- Assignment
Below are the records; give again exactly the lines from the one containing "Pic, la panique" through the one containing "Produktbild: History and", leaving out pictures.

- Task input
───

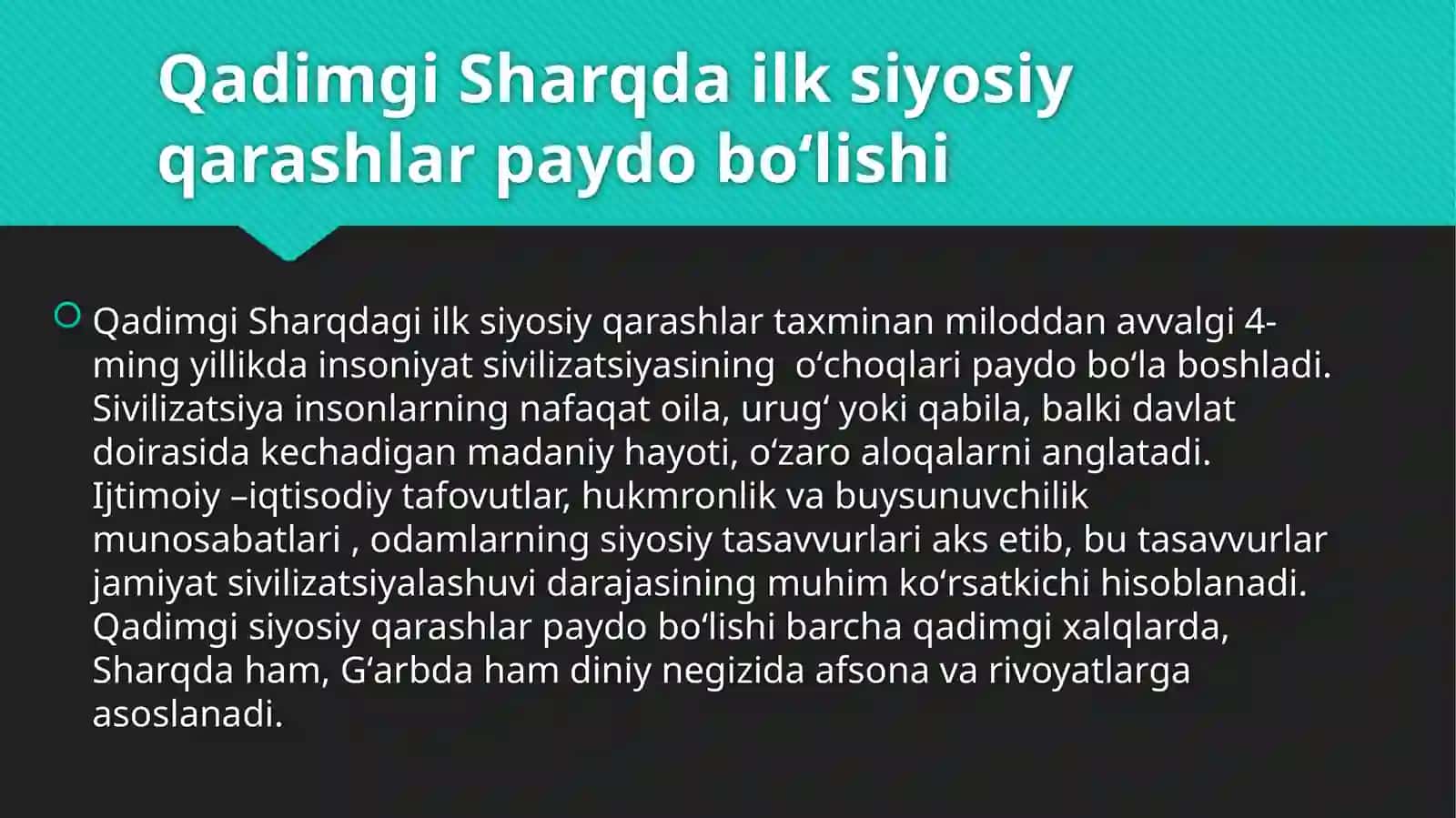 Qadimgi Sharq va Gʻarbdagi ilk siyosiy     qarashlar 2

───

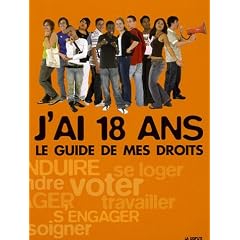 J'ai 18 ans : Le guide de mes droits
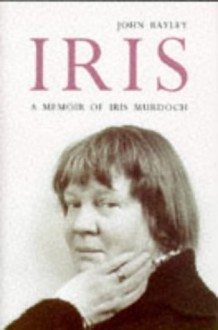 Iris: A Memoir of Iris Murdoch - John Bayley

───

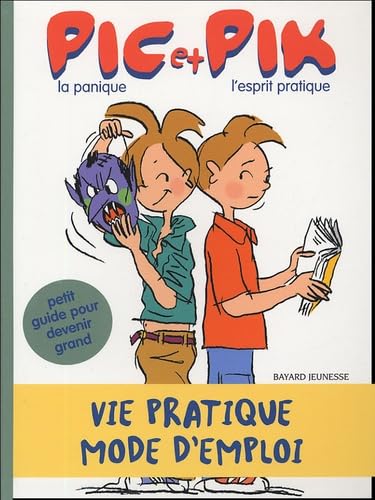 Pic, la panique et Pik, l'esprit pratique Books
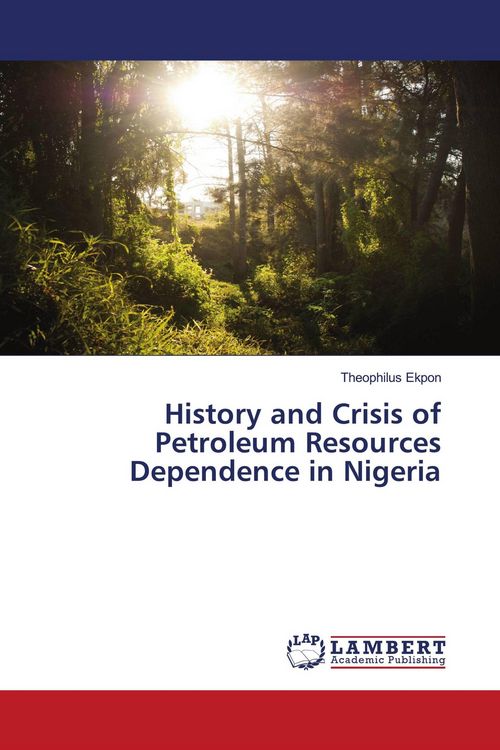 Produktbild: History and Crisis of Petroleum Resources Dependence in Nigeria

───

- Answer space
 Pic, la panique et Pik, l'esprit pratique Books
 Produktbild: History and Crisis of Petroleum Resources Dependence in Nigeria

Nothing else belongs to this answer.